*Problem requirements*
Write out the whole listing word for word.

*Provided information*
————————
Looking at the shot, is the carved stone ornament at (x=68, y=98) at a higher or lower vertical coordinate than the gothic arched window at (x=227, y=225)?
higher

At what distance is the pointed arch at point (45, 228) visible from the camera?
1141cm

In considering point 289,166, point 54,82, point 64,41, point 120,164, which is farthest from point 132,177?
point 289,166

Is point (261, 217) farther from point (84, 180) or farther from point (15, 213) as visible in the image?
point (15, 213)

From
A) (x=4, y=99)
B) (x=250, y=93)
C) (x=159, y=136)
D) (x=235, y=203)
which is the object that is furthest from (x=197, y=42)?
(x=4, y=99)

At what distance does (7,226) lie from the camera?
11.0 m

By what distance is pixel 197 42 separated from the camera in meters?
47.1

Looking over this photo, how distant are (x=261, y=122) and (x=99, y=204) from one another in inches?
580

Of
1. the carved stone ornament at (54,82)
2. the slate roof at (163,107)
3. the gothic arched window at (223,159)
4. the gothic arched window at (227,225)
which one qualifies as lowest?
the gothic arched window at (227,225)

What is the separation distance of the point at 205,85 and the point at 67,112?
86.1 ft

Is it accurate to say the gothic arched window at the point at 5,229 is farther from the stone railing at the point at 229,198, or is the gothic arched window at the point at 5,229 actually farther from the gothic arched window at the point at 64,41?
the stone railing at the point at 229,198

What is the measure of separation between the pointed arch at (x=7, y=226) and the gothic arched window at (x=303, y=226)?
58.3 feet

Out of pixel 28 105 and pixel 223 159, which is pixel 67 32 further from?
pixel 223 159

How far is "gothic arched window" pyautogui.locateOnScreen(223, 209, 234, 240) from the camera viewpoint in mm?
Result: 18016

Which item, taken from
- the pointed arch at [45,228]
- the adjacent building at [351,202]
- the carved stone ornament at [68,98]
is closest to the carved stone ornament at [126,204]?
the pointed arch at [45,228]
————————
*Written solution*
Looking at the shot, is the carved stone ornament at (x=68, y=98) at a higher or lower vertical coordinate than the gothic arched window at (x=227, y=225)?
higher

At what distance is the pointed arch at point (45, 228) visible from the camera?
1141cm

In considering point 289,166, point 54,82, point 64,41, point 120,164, which is farthest from point 132,177?
point 289,166

Is point (261, 217) farther from point (84, 180) or farther from point (15, 213) as visible in the image?
point (15, 213)

From
A) (x=4, y=99)
B) (x=250, y=93)
C) (x=159, y=136)
D) (x=235, y=203)
which is the object that is furthest from (x=197, y=42)?
(x=4, y=99)

At what distance does (7,226) lie from the camera?
11.0 m

By what distance is pixel 197 42 separated from the camera in meters?
47.1

Looking over this photo, how distant are (x=261, y=122) and (x=99, y=204) from one another in inches?
580

Of
1. the carved stone ornament at (54,82)
2. the slate roof at (163,107)
3. the gothic arched window at (223,159)
4. the gothic arched window at (227,225)
which one qualifies as lowest?
the gothic arched window at (227,225)

What is the separation distance of the point at 205,85 and the point at 67,112?
86.1 ft

Is it accurate to say the gothic arched window at the point at 5,229 is farther from the stone railing at the point at 229,198, or is the gothic arched window at the point at 5,229 actually farther from the gothic arched window at the point at 64,41?
the stone railing at the point at 229,198

What is the measure of separation between the pointed arch at (x=7, y=226) and the gothic arched window at (x=303, y=226)?
58.3 feet

Out of pixel 28 105 and pixel 223 159, which is pixel 67 32 further from?
pixel 223 159

How far is "gothic arched window" pyautogui.locateOnScreen(223, 209, 234, 240) from the camera viewpoint in mm?
Result: 18016

Which item, taken from
- the pointed arch at [45,228]
- the adjacent building at [351,202]
- the carved stone ornament at [68,98]
is closest to the carved stone ornament at [126,204]?
the pointed arch at [45,228]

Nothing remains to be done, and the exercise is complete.